The Doctor may choose an open Appendectomy if Appendix ruptures, and the infection has spread to other organs. This procedure is the preferred option for people who have had abdominal surgery in the past.
During a laparoscopic Appendectomy, a General Surgeon accesses the Appendix through small incisions in the abdomen. Then a small, narrow tube called a cannula is inserted. The cannula will inflate the abdomen with carbon dioxide gas. This gas allows the General Surgeon to see your appendix more clearly.

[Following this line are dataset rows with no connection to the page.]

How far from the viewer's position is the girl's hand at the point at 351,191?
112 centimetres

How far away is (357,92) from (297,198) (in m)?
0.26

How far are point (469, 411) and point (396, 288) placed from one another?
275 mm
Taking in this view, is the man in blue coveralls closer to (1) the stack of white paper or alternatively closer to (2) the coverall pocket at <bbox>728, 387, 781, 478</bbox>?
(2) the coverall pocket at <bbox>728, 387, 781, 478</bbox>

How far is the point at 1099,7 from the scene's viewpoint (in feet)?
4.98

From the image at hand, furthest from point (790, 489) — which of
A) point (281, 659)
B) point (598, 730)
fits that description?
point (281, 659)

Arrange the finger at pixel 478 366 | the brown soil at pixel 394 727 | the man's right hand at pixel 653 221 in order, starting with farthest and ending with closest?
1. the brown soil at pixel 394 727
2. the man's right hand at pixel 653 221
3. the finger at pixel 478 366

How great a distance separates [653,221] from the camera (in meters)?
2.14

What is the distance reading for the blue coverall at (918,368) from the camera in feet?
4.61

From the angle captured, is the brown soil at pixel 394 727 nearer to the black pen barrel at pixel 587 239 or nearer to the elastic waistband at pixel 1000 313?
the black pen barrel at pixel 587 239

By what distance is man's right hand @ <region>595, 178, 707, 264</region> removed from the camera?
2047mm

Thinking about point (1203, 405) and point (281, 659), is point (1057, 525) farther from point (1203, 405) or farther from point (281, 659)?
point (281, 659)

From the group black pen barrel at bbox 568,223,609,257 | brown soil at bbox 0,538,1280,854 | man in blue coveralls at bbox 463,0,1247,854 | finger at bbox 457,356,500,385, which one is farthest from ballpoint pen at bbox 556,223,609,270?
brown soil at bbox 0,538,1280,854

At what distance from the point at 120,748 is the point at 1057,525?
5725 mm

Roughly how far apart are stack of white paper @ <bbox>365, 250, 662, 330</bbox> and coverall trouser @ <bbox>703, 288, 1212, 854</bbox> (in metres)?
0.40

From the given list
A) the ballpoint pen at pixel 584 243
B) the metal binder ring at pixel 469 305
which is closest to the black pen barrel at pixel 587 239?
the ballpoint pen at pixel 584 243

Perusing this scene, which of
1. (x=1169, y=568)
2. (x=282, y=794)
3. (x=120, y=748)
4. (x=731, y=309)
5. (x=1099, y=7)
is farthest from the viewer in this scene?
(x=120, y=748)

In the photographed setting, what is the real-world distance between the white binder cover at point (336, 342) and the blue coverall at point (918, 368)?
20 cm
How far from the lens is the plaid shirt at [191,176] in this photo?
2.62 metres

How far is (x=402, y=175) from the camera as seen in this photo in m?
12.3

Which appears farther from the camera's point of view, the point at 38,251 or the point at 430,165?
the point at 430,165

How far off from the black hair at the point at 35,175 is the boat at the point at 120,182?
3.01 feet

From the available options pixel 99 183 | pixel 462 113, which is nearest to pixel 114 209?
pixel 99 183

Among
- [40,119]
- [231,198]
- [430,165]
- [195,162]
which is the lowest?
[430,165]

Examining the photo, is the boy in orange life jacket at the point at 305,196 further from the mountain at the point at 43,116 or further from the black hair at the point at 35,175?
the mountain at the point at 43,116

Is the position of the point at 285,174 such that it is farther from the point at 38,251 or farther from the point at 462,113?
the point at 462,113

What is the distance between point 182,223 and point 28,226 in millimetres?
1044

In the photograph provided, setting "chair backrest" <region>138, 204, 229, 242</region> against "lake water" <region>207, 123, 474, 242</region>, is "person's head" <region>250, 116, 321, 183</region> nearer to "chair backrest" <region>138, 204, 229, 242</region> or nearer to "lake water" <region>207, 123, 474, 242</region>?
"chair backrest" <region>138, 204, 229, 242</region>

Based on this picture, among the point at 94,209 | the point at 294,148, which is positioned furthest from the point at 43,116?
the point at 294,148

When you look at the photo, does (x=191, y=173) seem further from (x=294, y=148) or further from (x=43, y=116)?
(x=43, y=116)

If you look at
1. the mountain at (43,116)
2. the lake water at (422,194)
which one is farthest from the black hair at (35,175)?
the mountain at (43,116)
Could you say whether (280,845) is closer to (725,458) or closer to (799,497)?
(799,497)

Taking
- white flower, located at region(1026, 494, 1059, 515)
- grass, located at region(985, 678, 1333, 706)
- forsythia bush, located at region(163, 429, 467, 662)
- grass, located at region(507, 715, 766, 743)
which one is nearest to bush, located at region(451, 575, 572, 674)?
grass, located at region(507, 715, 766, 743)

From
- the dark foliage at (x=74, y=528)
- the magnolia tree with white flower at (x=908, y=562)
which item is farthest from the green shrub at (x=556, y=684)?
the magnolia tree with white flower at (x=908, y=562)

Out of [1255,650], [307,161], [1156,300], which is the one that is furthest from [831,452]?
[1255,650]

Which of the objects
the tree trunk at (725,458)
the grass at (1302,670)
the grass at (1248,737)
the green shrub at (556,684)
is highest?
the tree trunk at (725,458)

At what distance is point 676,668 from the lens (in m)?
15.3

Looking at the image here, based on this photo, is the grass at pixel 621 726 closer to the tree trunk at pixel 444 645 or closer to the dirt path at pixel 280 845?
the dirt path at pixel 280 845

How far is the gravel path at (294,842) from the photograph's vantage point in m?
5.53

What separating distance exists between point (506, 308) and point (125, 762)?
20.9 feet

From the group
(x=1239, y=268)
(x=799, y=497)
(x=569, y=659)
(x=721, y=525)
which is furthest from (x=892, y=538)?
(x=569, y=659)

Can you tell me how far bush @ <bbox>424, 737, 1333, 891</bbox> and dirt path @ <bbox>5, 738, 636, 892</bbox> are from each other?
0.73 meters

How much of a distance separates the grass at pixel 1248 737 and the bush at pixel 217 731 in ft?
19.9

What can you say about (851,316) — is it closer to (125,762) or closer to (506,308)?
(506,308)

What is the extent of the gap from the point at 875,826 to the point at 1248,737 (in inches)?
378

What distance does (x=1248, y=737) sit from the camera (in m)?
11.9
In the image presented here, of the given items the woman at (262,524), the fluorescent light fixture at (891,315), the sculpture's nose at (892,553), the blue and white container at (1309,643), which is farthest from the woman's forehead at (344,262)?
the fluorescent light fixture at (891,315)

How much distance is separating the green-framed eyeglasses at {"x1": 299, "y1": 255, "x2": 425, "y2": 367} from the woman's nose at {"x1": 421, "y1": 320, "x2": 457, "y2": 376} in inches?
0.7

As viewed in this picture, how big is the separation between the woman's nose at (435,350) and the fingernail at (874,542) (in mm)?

Once the abdomen is inflated, an instrument called a laparoscope is inserted through the incision. The laparoscope is a long, thin tube with a high-intensity light and a high-resolution camera on the front. The camera will display the images on a screen, allowing the surgeon to see into the abdomen and guide the instruments. When the appendix is found, it is tied with stitches and removed. Small incisions are cleaned and closed.
Laparoscopic surgery is usually the best option for older adults and overweight people. It has fewer risks than an open appendectomy procedure and generally has a shorter recovery time.
After the procedure
When the surgery is over, the patient's vital signs will be closely monitored, and hospital staff will verify any adverse reactions to the anesthesia or procedure.
For discharging the patient, the following will be review:
The general physical condition
The type of Appendectomy performed
Body's reaction to surgery
In some cases, you may need to stay in the hospital overnight.
In the days after the procedure, moderate pain may be felt in the areas where the incisions were made. The discomfort improves after a few days. The General Surgeon may prescribe medications to relieve pain or antibiotics to prevent infection.
Although there is a small risk of infection, most people recover without significant complications. Full recovery takes four to six weeks, and during this time, the doctor will recommend limiting physical activity. Follow-up appointments should be attended within two to three weeks after surgery.
Am I a candidate for this procedure?
You may need an Appendectomy to remove the Appendix if you show symptoms of Appendicitis. Appendicitis is a medical emergency and occurs due to its inflammation from infection, causing severe pain in the abdomen.